For Mexican-style chicken and broccoli tortillas, use 8 flour tortillas instead of chapattis. Heat the tortillas, one at a time, in a dry frying pan for 20 seconds, turning once. Make a fresh tomato salsa by mixing together 4 ripe tomatoes, skinned and finely diced, 1 small onion, finely chopped, 1–2 tbsp finely chopped fresh coriander, a squeeze of lemon juice, a few drops of Tabasco sauce, and pepper to taste. Prepare the chicken and broccoli mixture as above, omitting the chutney and using pine nuts instead of cashews.
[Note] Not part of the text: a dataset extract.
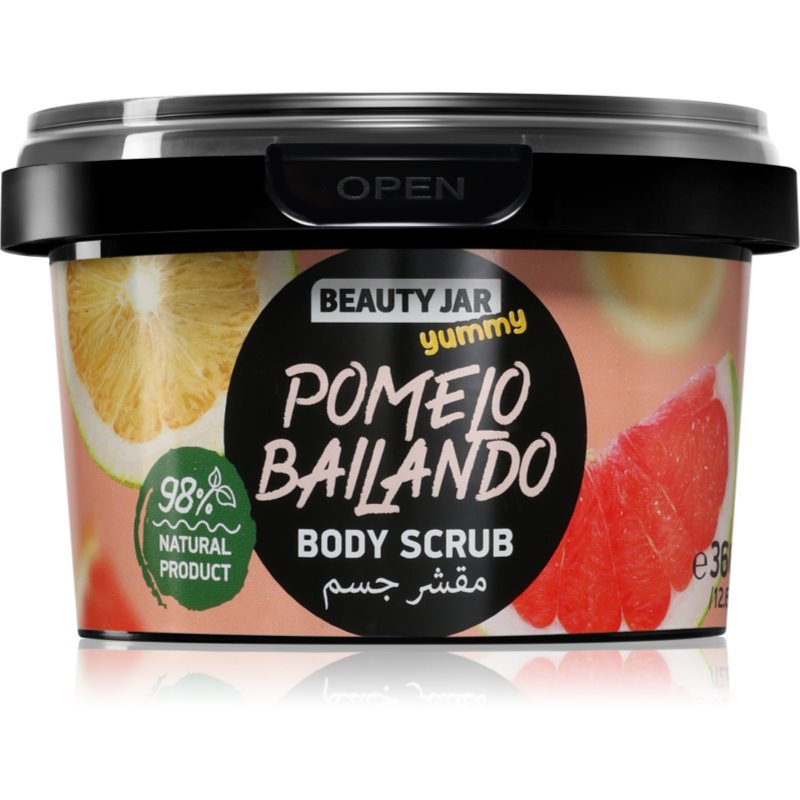 Beauty Jar Yummy Pomelo Bailando tělový peeling 360 g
Divide the mixture among the hot tortillas, add a spoonful of salsa and roll up.
Broccoli is packed with vitamins. It is an excellent source of the antioxidants beta-carotene and vitamin C as well as vitamin E. Just 1 serving of cooked broccoli (about 85 g/3 oz) provides nearly 50 per cent of the recommended daily intake of vitamin C. It also provides good amounts of the B vitamins niacin and B6. * In common with other members of the Cruciferae family of vegetables, such as cauliflower, Brussels sprouts, cabbage and kale, broccoli contains a number of different phytochemicals. One of these, indoles, may help to protect against breast cancer by inhibiting the action of the oestrogens that trigger the growth of tumours.
Excellent source of vitamin C. Good source of copper, folate, iron, vitamin B6, vitamin E. Useful source of calcium, niacin, potassium, vitamin B1, zinc.